Il y a quelques années, la Tunisie suscitait l’admiration du monde en faisant une révolution qui devait instaurer la démocratie. La liberté d’expression en fut l’un des acquis les plus importants. Force est de constater que cette époque a été de courte durée. Le gouvernement du président en place ne tolère pas la critique et s’attaque à celles et ceux qui s’opposent à lui.
Les arrestations récentes de journalistes, d’avocats, de personnes appartenant à des ONG, (Tunisian Refugee Council, Terre d’Asile Tunisie) sont très préoccupantes. Tout indique un retour aux heures sombres d’une Tunisie autoritaire et hostile aux défenseurs des droits humains. Ainsi l’avocate Saadia Mosbah actuellement détenue est l’une des icônes de la lutte contre le racisme. Quant à Mehdi Zagrouba, l’un des avocats arrêtés, il a dû être hospitalisé, à la suite d’un malaise occasionné par les tortures qu’il aurait subies pendant sa détention.
D’autre part l’intolérance gagne du terrain et aboutit à limiter la liberté de penser des intellectuels et des chercheurs, créant un contexte qui a mené récemment à l’annulation de l’intervention de l’historienne Sophie Bessis lors d’un forum international consacré à la Palestine organisé par le FTDES (Forum tunisien pour les droits économiques et sociaux) auquel elle était officiellement invitée. Un groupe de pression lui reprochait d’avoir signé en janvier 2024 une tribune collective d’intellectuels juifs, publiée dans Le Monde pour condamner la guerre menée par Israël à Gaza ainsi que les massacres du 7 octobre. Après lui avoir dans un premier temps demandé de répondre à ceux qui voulaient l’empêcher de s’exprimer, les organisateurs ont préféré déprogrammer la venue de Sophie Bessis sans en donner publiquement les raisons, la réduisant ainsi au silence et à l’invisibilité.

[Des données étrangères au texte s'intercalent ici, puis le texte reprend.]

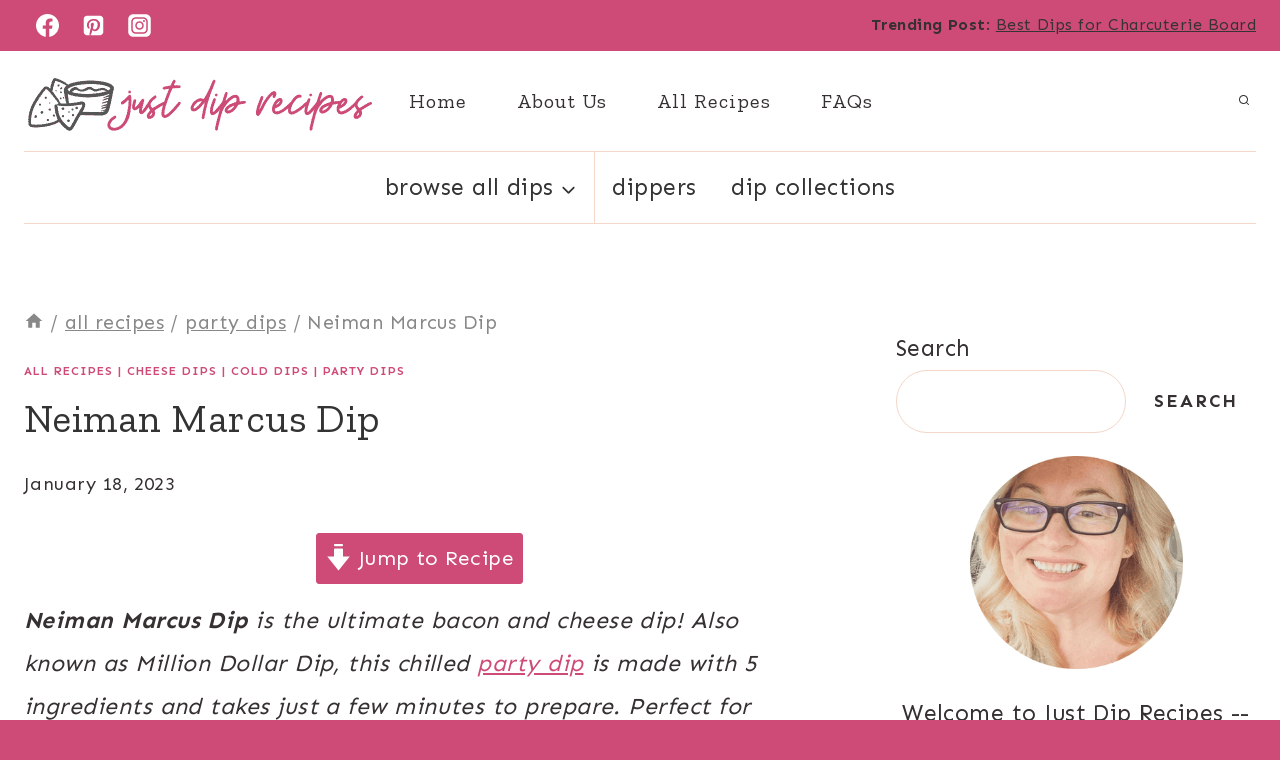

--- FILE ---
content_type: text/html; charset=utf-8
request_url: https://scripts.journeymv.com/creativeBlocks
body_size: 399
content:
{"2344374":true,"2344386":true,"7830566":true,"7895755":true,"7895759":true,"7916366":true,"7916386":true,"7916407":true,"7988411":true,"7992747":true,"8028125":true,"8084846":true,"8106424":true,"8106425":true,"8166493":true,"8172864":true,"8172868":true,"33583789":true,"37956876":true,"42914737":true,"643846157":true,"672549180":true,"672552173":true,"707249248":true,"124211382483191_672549180":true,"124211382483191_672552173":true,"2046:21965_751372276":true,"2249:643846157":true,"2249:672549180":true,"2249:672552173":true,"2249:707249248":true,"2662_193864_T24657415":true,"2662_193864_T24659489":true,"2662_193864_T26313960":true,"2662_193864_T26327669":true,"4771_148133_1610185652":true,"547259-643846157":true,"547259-672549180":true,"547259-672552173":true,"5532:643846157":true,"5532:672549180":true,"5532:672552173":true,"5700:643846157":true,"5700:672549180":true,"5700:672552173":true,"580012232881327750":true,"584112603163123979":true,"5989_208736_T24411562":true,"cr-e9x05e8u27sm0":true,"cr-e9x05e8u27uiu":true,"cr-e9x05e8u27vix":true,"cr-e9x05e8u27vjv":true,"cr-e9x05h3s17sm0":true,"cr-e9x05h3s17uiu":true,"cr-e9x05h3s17vjv":true,"cr-eas10j0u07sm0":true,"cr-eas10j0u07uiu":true,"cr-eas10j0u07vix":true,"cr-eas10j0u07vjv":true,"cr-edry0m0xt7sm0":true,"cr-edry1f0ww7sm0":true}

--- FILE ---
content_type: text/html; charset=utf-8
request_url: https://www.google.com/recaptcha/api2/aframe
body_size: 266
content:
<!DOCTYPE HTML><html><head><meta http-equiv="content-type" content="text/html; charset=UTF-8"></head><body><script nonce="3m0ocY7QwlIWLiJPvvylUw">/** Anti-fraud and anti-abuse applications only. See google.com/recaptcha */ try{var clients={'sodar':'https://pagead2.googlesyndication.com/pagead/sodar?'};window.addEventListener("message",function(a){try{if(a.source===window.parent){var b=JSON.parse(a.data);var c=clients[b['id']];if(c){var d=document.createElement('img');d.src=c+b['params']+'&rc='+(localStorage.getItem("rc::a")?sessionStorage.getItem("rc::b"):"");window.document.body.appendChild(d);sessionStorage.setItem("rc::e",parseInt(sessionStorage.getItem("rc::e")||0)+1);localStorage.setItem("rc::h",'1770056397597');}}}catch(b){}});window.parent.postMessage("_grecaptcha_ready", "*");}catch(b){}</script></body></html>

Le PEN Club français exprime sa très grande inquiétude face à une telle situation. Il appelle à la libération des personnes arrêtées. Il appelle au respect des principes de liberté et de démocratie pour lesquels le peuple tunisien s’est battu lors de sa révolution. Ils sont indispensables à la possibilité du débat nécessaire à toute réflexion er toute pensée.